■ **EXCERPTED PASSAGE**
########

10.29.2014

Mom Jeans

thefashionpolice.net

Let’s talk wardrobe.  

A little over five years ago there was a time in my life where I only had to consider myself and the hubby when it came to our finances.  We checked off the boxes of bills, savings, groceries and all of that but would have some extra cash to spend on ourselves as well.  I often found myself in Ross and T.J.Maxx at least every other week (okay every week)

Now I have faint memories of Ross and T.J.Maxx. I miss them dearly.  My good friend gave me money to shop for my 30th birthday and I told her that everything in me wanted to simply browse through T.J.Maxx and Home Goods.  I miss browsing.  During the past few years of Mommy hood the way I’m able to shop has drastically changed.  I no longer have extra cash at my fingertips to purchase a shirt for myself when I feel like it.  I also don’t have time to browse for two reasons: the kids are with me so we head into the store with a mission to check out before the snack bags are empty.  Or I leave Ryan at home with the kids and I’m rushing to get back home because the longer I take to shop the more damage to my house or text messages I receive.

########

■ **INFORMATION SUPPLIED**
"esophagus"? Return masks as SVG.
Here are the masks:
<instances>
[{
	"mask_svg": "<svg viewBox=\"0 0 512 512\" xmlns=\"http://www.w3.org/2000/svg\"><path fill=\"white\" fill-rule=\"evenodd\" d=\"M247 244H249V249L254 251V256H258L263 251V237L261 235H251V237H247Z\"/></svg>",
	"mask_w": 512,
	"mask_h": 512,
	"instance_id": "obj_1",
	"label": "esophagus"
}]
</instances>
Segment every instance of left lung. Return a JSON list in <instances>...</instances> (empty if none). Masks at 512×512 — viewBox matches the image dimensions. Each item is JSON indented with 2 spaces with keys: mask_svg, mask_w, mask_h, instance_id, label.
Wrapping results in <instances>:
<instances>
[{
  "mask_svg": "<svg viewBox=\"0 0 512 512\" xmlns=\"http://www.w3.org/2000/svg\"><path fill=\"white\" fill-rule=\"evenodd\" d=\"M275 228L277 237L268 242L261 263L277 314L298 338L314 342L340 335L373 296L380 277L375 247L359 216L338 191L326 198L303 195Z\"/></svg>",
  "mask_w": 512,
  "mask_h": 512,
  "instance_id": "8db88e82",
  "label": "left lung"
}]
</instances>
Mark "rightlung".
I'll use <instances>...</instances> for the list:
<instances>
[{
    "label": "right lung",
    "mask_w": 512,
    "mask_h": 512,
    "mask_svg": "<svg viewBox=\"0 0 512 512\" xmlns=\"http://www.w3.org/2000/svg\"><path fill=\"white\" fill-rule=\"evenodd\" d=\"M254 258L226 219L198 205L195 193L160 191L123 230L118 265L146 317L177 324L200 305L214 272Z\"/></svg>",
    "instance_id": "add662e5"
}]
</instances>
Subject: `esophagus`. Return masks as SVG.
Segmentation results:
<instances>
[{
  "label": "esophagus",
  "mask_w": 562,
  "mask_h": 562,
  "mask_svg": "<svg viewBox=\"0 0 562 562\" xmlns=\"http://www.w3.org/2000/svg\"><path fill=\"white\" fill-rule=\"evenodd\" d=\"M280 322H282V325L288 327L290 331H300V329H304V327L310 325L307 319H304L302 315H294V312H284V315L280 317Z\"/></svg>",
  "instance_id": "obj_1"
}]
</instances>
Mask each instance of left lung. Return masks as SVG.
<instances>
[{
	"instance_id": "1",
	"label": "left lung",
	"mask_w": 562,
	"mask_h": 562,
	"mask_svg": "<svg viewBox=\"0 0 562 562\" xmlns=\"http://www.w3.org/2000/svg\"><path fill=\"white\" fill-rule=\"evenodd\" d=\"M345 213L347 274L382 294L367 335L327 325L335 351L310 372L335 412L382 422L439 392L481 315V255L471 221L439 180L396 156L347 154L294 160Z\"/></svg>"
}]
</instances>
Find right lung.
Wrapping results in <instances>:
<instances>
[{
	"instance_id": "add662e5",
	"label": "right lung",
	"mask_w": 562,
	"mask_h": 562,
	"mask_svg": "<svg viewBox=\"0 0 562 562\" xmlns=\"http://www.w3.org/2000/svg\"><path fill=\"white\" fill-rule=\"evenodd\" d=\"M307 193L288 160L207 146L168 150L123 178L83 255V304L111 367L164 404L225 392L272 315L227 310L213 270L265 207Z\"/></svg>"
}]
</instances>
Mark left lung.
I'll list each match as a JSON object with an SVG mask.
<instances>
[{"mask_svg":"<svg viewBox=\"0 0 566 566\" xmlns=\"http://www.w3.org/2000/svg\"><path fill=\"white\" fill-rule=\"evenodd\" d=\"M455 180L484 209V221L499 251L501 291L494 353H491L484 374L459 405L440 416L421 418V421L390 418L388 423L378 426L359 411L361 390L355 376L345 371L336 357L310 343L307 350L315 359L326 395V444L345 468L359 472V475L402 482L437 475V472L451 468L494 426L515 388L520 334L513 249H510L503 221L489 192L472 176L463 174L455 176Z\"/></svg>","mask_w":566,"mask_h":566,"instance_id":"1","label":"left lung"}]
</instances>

########

■ **WHAT YOU SHOULD DO**
Continue the blog post on shopping after motherhood from the point where it stops. The data was drawn from a separate source and has no connection to the blog post.

■ **ANSWER FOR THE TASK**
I miss shopping.

Since I don’t have extra cash, I’ve always loved the idea of selling clothes to a second hand store.  I shop at Kid to Kid often and appreciate that I’ve been able to sell my kids’ clothes to them because it allows me to buy the new sizes that they’ve grown in to.  Resale stores are fabulous, so naturally I thought about gathering my clothes to maybe come up with some extra cash for a few new fall outfits.  Little did I know that it was going to be a very humbling and terrible experience.

First I collected my clothes.  I found some tops and bottoms that were in nice shape, even a few that were really good name brands!  I had collected a large bag full of what I thought was really nice stuff, but also things that I knew I was done wearing.  I headed to the first resale store and I was rejected. And by saying that “I” was rejected, it was actually my clothes that were turned away but you know it still feels bad.

So I told myself, “Okay, buck up Sara, you have really nice clothes to offer and just went to the wrong store, head to another one!” 

The next time I pep talk myself I won’t listen. 

I went to the second resale store, shopped around a bit while they went through my items and was called up to the counter to take back my large bag.  A full bag of clothes that weren’t good enough for the store.  But the worst part was when I TRIED A THIRD STORE. What the crap is wrong with me?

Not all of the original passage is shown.